TEXT PROVIDED
At times like this, it’s almost nice here, he thought. Or said outloud. He wasn’t too sure. He thought briefly about this isolation, what it was going to do to his sanity, but pushed the thought from his mind as the sky began to darken.

He rose, and looked over his house- ugly little thing, he thought. But right now, I love you.


Then he walked inside.

Last night was a disaster, he thought. I almost died twice. That can’t happen again. I need a plan.

Grabbing some torches from the box, he went downstairs, sat on a raised stone, and began to plot.


Continue to the next post.

(Authors note: Wow! Two of my three deaths in one day, just an hour or two in. I’m starting to re-think this whole ‘play your first game of minecraft on hard mode with a three death limit’ thing. I’d hate to lose this story before it even started, but I do like the challenge and intensity that comes from 
having a limited number of respawns.

I’ll guess I’ll just wait and see. If Mantheson dies in a suitably epic fashion, I’ll bring this to a close, 
but I’d really like to kick this around for a while.

Looks like I need to hit the wiki and figure some things out. I don’t want to learn too much about the game, but obviously I have very little idea what I’m doing!)

Thursday, June 23, 2011

DAY THREE : In which Matheson discovers he does not have as many lives as a cat, and uses most of them.

Matheson’s eyes blinked open slowly. Harsh sunlight filled his vision. His mouth was full of sand...and iron? He spit, and the sand was stained red. Blood.

He sat up and stretched. His body was sore, but otherwise alright.

He was on the beach? That’s odd, he thought. He looked to the left and sure enough was the place he had first woken up here, with its cross-shaped mark in the ground.

All at once his memory fully returned- he’d fallen to his death!

He leapt to his feet.

Had he crawled here? Had he been carried? He had no idea. He didn’t see any tell-tale footprints in the sand. It was as if he had just whisked here, by some unseen force.

He had no possessions, his pockets were empty.

“What the devil,” he murmured, as he ran his hands along his body doing damage control, and straightened up, then froze.

DATASET EXTRACT
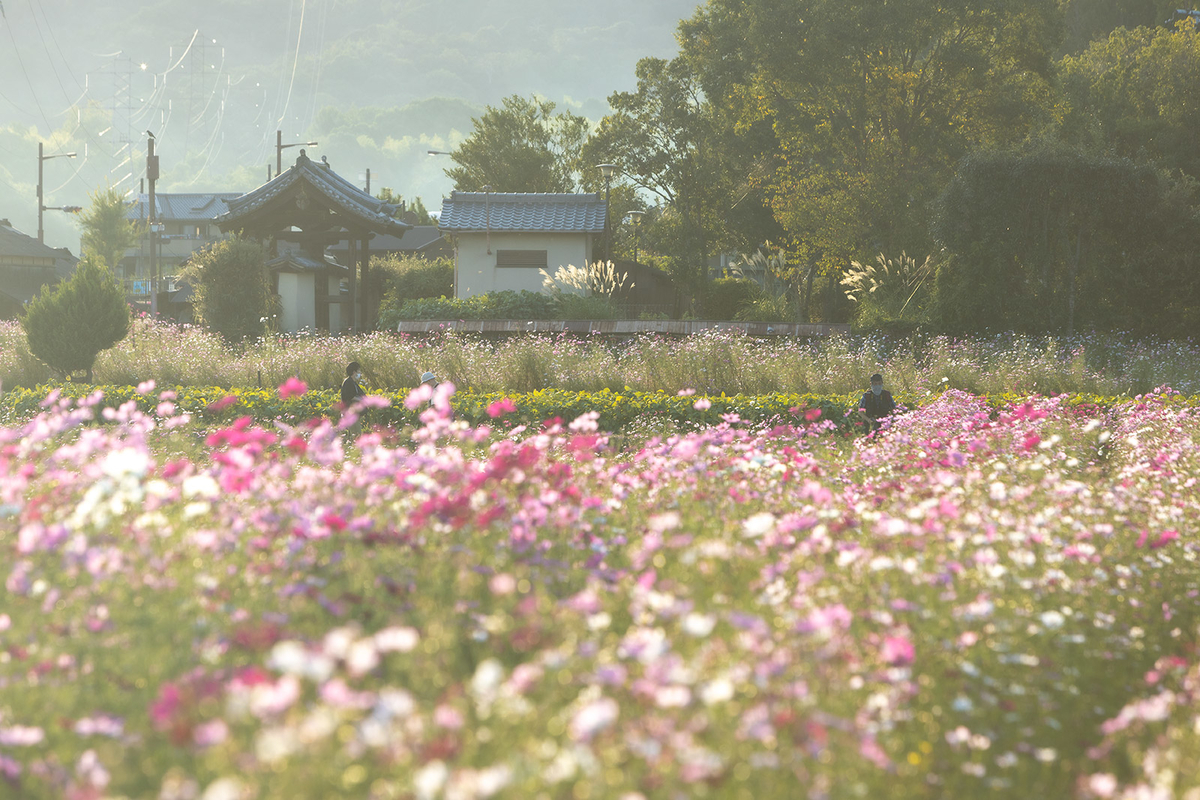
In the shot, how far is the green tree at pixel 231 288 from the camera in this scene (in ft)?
69.9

DIRECTIONS FOR THIS TASK
Please print the part of the Minecraft story starting at "All at once" and ending at "some unseen force.", word for word.

RESPONSE AREA
All at once his memory fully returned- he’d fallen to his death!

He leapt to his feet.

Had he crawled here? Had he been carried? He had no idea. He didn’t see any tell-tale footprints in the sand. It was as if he had just whisked here, by some unseen force.